### QUESTIONS ON THE MATERIAL
1. How would you translate this sentence from the Mary Fulbright tribute into Spanish: "Look for someone with a problem, and you will find Mary Fulbright working toward a solution."?
2. Can you reproduce, word for word, the stretch of the Mary Fulbright tribute from "Fulbright previously had" through "looking for solutions."?
3. Could you pick up the Mary Fulbright tribute after its last sentence and write what comes next?

### READING PASSAGE
▽

Sister Fulbright was preceded in death by her parents, four brothers, her sister-in-law, Peggy Fulbright, and brother-in-law, Jim Verme. 

Sister Mary Venard Fulbright is survived by her sister, Martha Verme, of Potomac, Maryland, by Rita Cotterly, her dear, life long friend and fellow sisters of St Mary of Namur; her sisters-in-law, Anna Fulbright of Waco, JoEllen Fulbright formerly of Waco, and Marilyn Fulbright of Dallas.  She is also survived by numerous nieces, nephews, great nieces and nephews and great, great nieces and nephews.


The following article was published in the UTA Magazine in 1994 

Look for someone with a problem, and you will find Mary Fulbright working toward a solution.

Fulbright who earned her master’s degree in social work in 1970, currently serves as director of the UTA School of Social Work community Services Development Center.  Her UTA career began as a member of the Graduate School of Social Work’s first class.  “The school was just beginning,” she said. “ I believed in the likelihood of greater flexibility in a social work program that was just beginning rather than one that was entrenched.

“And it was a model education program. The professors were very amenable to requests and suggestions from students.”

Fulbright previously had worked as a teacher and school administrator.  After graduation from UTA, she served as director of the Catholic Education Center and superintendent of school, Diocese of Fort Worth.  And she kept looking for solutions.

In the late 1970’s Fulbright founded and directed the Cassata Learning Center in Tarrant County, where she designed an instructional program for high school dropouts.

She also founded and directed the Parental Assistance Program, where she developed a program to teach parenting skills to aid Families with dependent children, parents, and to provide day care in privates homes for unsupervised children.

In recent years, she has worked to find and improve model of preschool education.  Retired UTA Professor Peter Gaupp, former director of The Community Services Development Center, calls her the “…creative genius behind the design and creation of the experimental Cone Head Start Center in Dallas.”  Fulbright serves as the program development and research director of the innovative program where her research findings have brought changes in national federal Head Start policies.

△

### DATA EXTRACT
▽

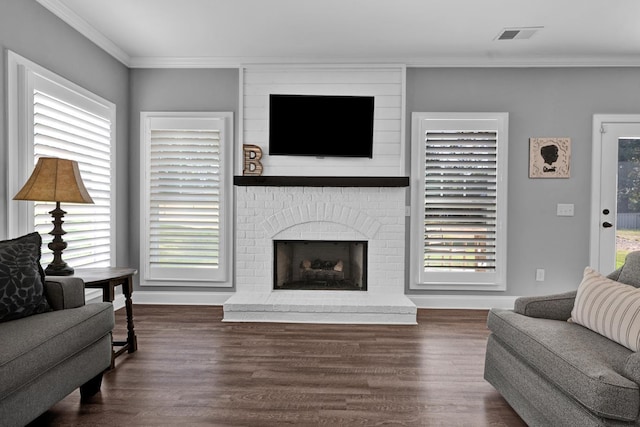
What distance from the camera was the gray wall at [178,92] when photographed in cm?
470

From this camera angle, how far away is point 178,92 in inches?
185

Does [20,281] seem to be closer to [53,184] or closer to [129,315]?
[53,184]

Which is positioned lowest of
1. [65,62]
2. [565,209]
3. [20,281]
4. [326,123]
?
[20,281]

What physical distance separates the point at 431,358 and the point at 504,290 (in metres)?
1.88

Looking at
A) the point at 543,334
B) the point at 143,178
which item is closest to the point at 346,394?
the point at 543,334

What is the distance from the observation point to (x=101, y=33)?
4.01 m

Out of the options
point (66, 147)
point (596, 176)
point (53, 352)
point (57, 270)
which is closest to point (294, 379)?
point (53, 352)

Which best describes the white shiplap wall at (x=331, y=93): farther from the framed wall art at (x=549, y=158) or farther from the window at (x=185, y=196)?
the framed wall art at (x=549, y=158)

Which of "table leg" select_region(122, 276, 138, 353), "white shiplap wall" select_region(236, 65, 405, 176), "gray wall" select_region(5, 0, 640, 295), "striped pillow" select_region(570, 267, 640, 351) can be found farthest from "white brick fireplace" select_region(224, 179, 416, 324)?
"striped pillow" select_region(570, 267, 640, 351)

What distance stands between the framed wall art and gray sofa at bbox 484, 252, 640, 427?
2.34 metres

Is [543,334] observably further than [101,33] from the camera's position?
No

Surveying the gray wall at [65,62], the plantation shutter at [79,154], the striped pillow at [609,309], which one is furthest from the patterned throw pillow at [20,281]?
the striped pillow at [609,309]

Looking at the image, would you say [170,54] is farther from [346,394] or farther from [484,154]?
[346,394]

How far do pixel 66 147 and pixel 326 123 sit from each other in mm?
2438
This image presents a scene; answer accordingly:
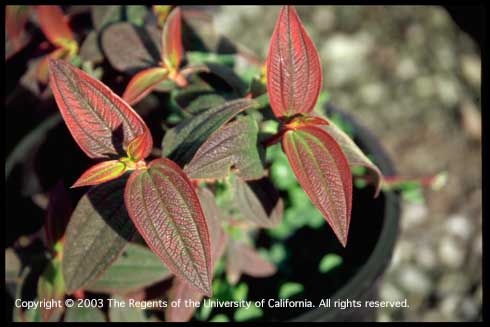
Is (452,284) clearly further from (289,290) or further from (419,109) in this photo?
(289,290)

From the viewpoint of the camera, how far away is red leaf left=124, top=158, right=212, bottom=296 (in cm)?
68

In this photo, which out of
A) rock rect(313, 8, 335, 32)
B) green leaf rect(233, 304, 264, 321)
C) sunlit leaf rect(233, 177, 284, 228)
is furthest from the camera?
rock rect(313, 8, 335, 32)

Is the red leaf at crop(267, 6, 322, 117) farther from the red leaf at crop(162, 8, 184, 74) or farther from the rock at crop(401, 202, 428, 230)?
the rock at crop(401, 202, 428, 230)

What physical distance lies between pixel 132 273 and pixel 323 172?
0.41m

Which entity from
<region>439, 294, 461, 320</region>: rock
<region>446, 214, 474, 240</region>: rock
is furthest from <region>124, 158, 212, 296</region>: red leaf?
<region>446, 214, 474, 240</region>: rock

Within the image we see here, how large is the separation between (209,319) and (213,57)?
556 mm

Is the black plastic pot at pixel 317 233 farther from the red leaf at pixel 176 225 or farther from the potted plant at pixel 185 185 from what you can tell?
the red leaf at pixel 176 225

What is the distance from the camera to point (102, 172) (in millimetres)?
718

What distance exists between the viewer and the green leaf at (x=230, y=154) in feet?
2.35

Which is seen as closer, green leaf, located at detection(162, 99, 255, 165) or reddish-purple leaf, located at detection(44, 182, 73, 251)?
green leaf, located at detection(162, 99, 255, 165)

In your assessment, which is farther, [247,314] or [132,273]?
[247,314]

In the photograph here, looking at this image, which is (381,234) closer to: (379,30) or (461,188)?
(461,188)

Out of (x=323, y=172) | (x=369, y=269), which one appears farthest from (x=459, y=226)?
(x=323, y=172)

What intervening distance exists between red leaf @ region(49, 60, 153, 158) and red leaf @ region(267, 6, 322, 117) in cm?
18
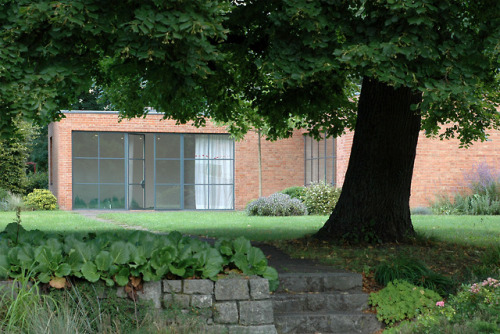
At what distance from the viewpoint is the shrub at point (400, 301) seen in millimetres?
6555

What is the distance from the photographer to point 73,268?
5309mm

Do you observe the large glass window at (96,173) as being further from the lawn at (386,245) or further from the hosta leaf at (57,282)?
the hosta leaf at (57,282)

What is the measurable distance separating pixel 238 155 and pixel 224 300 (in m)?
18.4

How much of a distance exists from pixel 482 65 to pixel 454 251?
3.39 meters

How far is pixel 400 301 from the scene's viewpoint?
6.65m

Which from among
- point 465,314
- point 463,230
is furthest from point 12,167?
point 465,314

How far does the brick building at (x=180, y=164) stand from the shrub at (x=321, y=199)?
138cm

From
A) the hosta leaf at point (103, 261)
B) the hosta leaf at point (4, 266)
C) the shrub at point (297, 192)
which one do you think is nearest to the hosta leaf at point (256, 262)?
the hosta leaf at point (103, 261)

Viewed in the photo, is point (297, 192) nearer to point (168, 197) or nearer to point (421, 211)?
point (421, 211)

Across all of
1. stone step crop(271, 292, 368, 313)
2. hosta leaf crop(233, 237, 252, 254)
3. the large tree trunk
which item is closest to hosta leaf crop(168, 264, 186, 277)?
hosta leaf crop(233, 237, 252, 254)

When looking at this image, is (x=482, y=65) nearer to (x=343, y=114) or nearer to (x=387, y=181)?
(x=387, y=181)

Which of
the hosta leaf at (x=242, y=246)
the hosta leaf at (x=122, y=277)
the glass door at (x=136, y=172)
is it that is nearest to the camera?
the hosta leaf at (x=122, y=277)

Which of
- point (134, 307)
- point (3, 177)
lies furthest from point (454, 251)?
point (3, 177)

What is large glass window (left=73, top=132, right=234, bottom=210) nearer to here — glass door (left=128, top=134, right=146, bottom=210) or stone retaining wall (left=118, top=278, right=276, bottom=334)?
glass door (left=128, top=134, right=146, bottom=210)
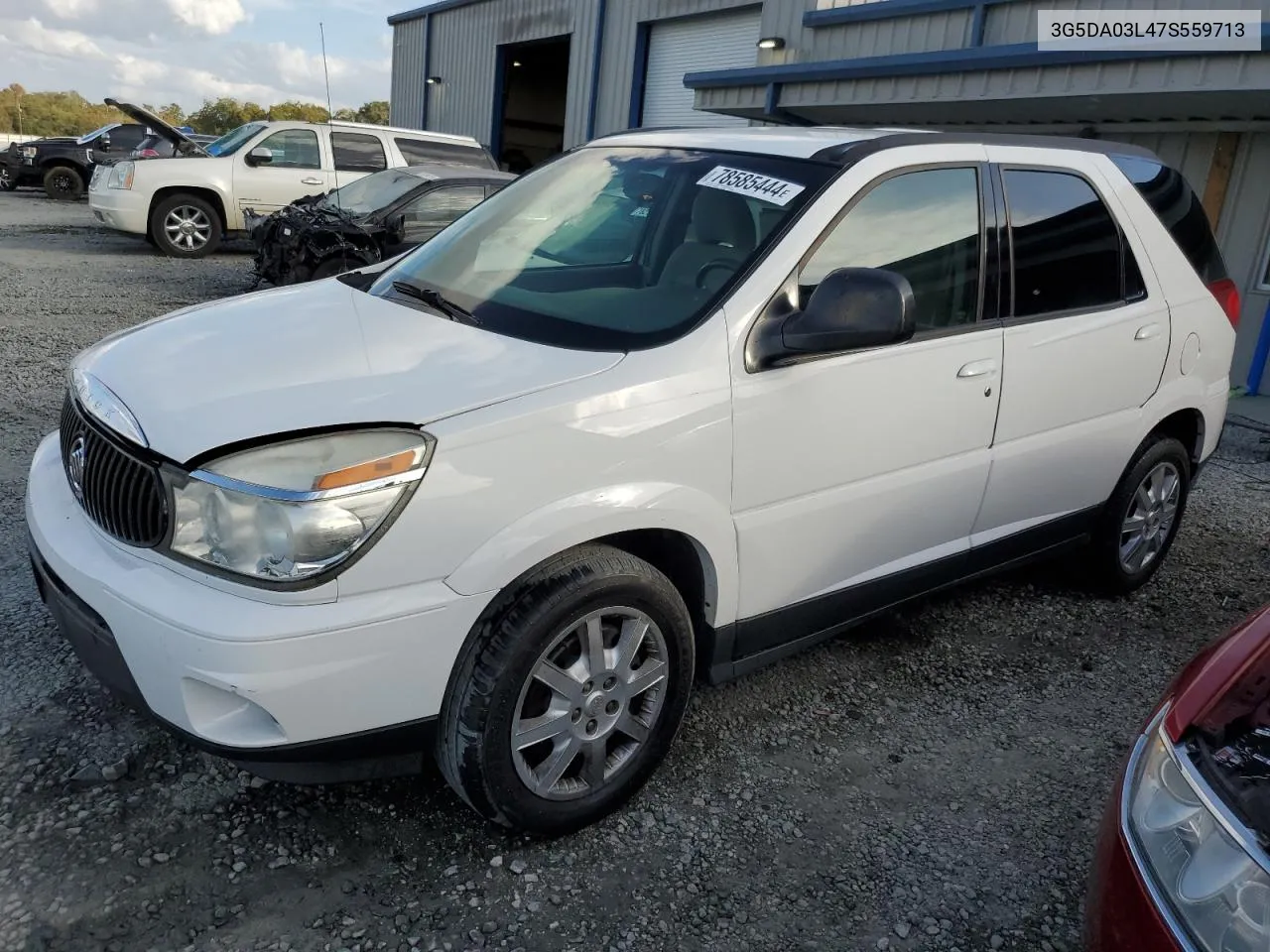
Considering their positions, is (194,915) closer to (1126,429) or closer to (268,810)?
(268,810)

△

### RESPONSES FOR EACH TASK
1. Busca a alguien con un problema y encontrarás a Mary Fulbright trabajando en una solución.

2.
Fulbright previously had worked as a teacher and school administrator.  After graduation from UTA, she served as director of the Catholic Education Center and superintendent of school, Diocese of Fort Worth.  And she kept looking for solutions.

3.
Preschool students benefit from Fulbright’s efforts as do citizens of all ages.  She currently serves as a member of the Adult Girl Scout Network, on the Community Outreach Center (AIDS Services) board of directors, on the Habitat for Humanity of Fort Worth board of directors and on the Tarrant Area Community of churches board of directors.

Along with her UTA social work students, Fulbright successfully took on the task of creating a neighborhood health center in Oak Cliff.  She also has worked to improve services for the elderly, substance abusers, the homeless, abused women and their children, Aids patients and Alzheimer’s patients.

Fulbright credits ne experience at UTA with convincing her that people can achieve almost anything if they go about, it in a smart way.

“That first class of graduate social work students convinced the appropriate authorities at UTA to change a parking area from faculty/staff to student parking,” she explained. “I knew that if we were able to do that, a person could do anything. 

But not everything is easy. Fulbright’s return to UTA in 1982 caused her some worry.

“I feared that my bubble would burst,” she said. “I had a wonderful experience here as a student, and I feared things might be different.  But it has been a very pleasant experience for me to t=be back at the school.”

And it has been a pleasant experience for the school to have Fulbright back.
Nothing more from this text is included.